# Work order
Copy, from the entries below, each line in which the string "RIDGE" appears.

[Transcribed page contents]
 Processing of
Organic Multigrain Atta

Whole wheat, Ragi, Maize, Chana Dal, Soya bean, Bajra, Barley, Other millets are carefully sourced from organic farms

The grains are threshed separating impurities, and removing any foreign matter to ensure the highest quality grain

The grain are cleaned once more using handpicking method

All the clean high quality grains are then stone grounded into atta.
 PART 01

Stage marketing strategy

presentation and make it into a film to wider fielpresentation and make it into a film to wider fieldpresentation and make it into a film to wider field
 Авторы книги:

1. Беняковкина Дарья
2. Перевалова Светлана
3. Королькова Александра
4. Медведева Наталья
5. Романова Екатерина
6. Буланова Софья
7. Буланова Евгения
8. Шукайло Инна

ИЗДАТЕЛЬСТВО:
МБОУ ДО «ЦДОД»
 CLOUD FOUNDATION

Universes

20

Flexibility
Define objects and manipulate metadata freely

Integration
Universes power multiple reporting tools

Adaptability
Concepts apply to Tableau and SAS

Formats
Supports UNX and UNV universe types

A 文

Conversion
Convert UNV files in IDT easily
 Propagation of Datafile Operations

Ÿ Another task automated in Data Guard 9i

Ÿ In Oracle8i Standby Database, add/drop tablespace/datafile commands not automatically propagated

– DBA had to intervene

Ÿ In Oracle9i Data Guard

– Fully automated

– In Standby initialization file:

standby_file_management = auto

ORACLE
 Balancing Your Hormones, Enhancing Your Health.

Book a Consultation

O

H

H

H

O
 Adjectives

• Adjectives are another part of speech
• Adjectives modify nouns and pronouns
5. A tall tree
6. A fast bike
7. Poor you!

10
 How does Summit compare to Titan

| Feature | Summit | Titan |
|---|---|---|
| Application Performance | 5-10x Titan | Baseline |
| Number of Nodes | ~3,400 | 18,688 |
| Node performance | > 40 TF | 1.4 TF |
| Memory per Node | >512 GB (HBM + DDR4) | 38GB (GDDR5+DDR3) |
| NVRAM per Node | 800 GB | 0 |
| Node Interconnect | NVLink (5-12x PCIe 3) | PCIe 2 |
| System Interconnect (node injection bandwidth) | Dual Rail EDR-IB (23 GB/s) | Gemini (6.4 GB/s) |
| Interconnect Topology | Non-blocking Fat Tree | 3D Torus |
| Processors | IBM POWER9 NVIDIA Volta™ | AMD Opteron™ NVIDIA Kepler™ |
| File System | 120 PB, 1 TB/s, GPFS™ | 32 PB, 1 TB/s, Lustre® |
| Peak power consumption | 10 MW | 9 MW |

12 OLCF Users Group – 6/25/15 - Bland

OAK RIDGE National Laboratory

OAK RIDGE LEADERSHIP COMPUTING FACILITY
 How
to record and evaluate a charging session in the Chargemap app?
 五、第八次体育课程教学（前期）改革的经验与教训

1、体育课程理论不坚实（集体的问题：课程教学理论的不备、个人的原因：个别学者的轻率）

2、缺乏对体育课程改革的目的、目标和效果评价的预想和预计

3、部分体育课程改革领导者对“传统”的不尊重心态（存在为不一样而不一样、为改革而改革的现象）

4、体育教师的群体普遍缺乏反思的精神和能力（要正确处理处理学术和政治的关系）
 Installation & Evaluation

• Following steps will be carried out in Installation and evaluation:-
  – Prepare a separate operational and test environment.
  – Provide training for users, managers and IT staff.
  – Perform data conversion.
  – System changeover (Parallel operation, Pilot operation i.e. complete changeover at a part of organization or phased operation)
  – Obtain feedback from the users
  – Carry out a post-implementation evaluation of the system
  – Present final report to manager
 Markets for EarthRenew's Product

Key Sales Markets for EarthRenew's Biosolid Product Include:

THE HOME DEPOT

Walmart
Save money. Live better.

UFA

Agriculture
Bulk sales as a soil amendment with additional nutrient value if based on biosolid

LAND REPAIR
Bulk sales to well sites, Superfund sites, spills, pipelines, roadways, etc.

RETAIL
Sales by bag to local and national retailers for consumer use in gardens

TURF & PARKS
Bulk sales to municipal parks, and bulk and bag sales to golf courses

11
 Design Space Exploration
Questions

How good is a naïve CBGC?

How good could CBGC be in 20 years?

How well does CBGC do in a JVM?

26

# Expected answer
OAK RIDGE National Laboratory
OAK RIDGE LEADERSHIP COMPUTING FACILITY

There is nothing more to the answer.